Axens forms partnership to develop, commercialize chemical recycling of PET

MOSCOW (MRC) -- Axens, IFP Energies nouvelles (IFPEN; both Rueil-Malmaison, France) and Jeplan, Inc. (Tokyo, Japan) have recently signed a joint development and commercialization agreement in order to develop, demonstrate and commercialize an innovative polyethylene terephthalate (PET) monomer recycling process for all types of waste PET-based materials, including bottles, films, trays or textile (polyester), said Chemengonline.

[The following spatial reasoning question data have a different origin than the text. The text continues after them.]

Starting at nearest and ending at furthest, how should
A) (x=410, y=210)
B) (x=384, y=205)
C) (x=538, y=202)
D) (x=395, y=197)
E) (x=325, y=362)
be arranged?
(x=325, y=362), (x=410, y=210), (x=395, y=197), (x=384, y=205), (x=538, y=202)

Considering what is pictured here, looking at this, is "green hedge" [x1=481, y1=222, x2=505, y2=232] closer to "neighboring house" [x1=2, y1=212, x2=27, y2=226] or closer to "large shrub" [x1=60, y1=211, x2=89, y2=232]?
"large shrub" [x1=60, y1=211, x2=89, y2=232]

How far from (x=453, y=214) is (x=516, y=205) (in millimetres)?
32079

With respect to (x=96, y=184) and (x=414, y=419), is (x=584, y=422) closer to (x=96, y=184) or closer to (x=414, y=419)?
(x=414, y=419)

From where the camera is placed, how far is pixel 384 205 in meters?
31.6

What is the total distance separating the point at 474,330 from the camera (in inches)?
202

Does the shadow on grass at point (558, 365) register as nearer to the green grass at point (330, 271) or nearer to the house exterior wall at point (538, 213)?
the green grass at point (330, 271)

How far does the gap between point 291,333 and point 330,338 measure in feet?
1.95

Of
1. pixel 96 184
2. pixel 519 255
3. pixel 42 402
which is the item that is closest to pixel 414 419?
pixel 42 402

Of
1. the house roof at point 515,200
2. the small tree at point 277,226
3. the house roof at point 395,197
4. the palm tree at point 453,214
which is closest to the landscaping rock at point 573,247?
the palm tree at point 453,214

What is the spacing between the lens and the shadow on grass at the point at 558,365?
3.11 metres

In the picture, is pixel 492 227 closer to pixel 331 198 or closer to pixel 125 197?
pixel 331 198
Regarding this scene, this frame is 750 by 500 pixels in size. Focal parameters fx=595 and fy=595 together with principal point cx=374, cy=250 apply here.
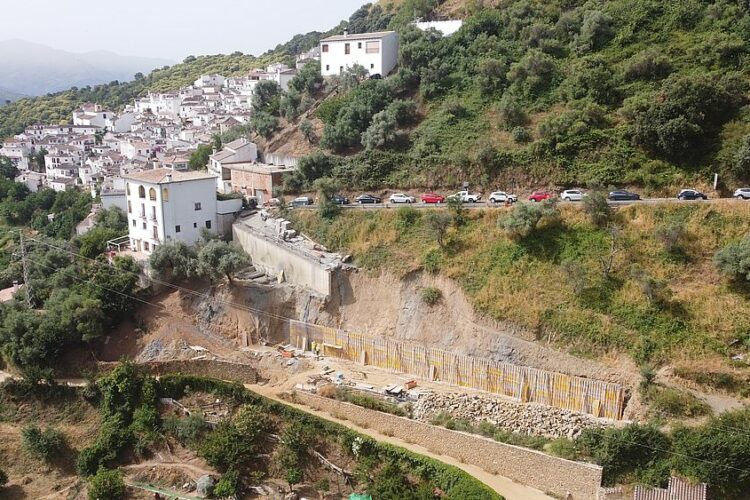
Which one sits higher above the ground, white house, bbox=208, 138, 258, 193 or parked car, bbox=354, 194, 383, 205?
white house, bbox=208, 138, 258, 193

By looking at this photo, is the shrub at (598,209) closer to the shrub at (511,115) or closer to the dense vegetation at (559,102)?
the dense vegetation at (559,102)

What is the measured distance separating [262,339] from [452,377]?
1178cm

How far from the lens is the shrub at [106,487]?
2464cm

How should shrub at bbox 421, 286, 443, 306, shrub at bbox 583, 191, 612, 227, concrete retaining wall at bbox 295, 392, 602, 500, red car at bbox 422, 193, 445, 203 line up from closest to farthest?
concrete retaining wall at bbox 295, 392, 602, 500
shrub at bbox 583, 191, 612, 227
shrub at bbox 421, 286, 443, 306
red car at bbox 422, 193, 445, 203

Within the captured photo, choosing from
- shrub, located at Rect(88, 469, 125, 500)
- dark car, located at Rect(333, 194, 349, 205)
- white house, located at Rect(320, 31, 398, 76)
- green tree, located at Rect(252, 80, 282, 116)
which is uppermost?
white house, located at Rect(320, 31, 398, 76)

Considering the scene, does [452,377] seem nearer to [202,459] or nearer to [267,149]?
[202,459]

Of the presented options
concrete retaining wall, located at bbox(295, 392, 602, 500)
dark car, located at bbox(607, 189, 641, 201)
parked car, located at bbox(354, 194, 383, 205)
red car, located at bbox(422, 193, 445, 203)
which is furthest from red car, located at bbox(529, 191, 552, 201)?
concrete retaining wall, located at bbox(295, 392, 602, 500)

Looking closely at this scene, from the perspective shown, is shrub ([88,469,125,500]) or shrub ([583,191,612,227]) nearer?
shrub ([88,469,125,500])

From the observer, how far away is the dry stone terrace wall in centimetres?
2370

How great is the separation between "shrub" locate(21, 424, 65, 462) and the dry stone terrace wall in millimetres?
17216

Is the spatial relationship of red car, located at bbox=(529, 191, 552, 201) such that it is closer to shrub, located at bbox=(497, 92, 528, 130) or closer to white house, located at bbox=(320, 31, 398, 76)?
shrub, located at bbox=(497, 92, 528, 130)

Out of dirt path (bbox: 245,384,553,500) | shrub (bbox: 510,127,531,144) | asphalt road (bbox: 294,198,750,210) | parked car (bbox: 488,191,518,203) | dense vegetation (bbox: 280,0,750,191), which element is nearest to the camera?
dirt path (bbox: 245,384,553,500)

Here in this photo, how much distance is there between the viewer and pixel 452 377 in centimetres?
2756

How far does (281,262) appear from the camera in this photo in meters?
35.3
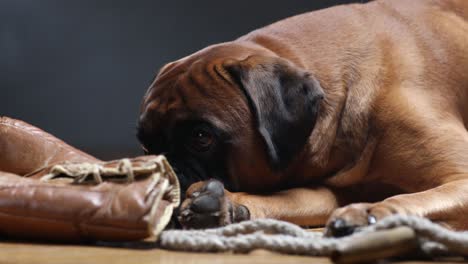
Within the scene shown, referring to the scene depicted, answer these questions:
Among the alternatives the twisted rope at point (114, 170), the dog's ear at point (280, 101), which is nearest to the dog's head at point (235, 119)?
the dog's ear at point (280, 101)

This new process, called Rewind PET, involves an optimized, glycolysis-based PET depolymerization combined with specific purification steps aiming at removing all organic and inorganic compounds present in waste PET. The product is a purified BHET (bis(2-hydroxyethyl) terephthalate) monomer, ready to be used in a PET plant and produce again any type of PET, from fibers to food grade resins.

The partners can demonstrate a strong track-record in the field: Jeplan has operated the first ever industrial PET bottles chemical recycling plant, called Pet Refine Technology (PRT: 22,000 ton/yr), in Japan. In 2018 Jeplan also started-up a 2,000 ton/yr demonstration plant, called Kitakyushu Hibikinada Plant (KHP) in Japan, aiming at textile to textile recycling. While in the past 6 years, IFPEN and Axens have developed a process able to recycle and upgrade colored and opaque PET bottles into clear food grade PET.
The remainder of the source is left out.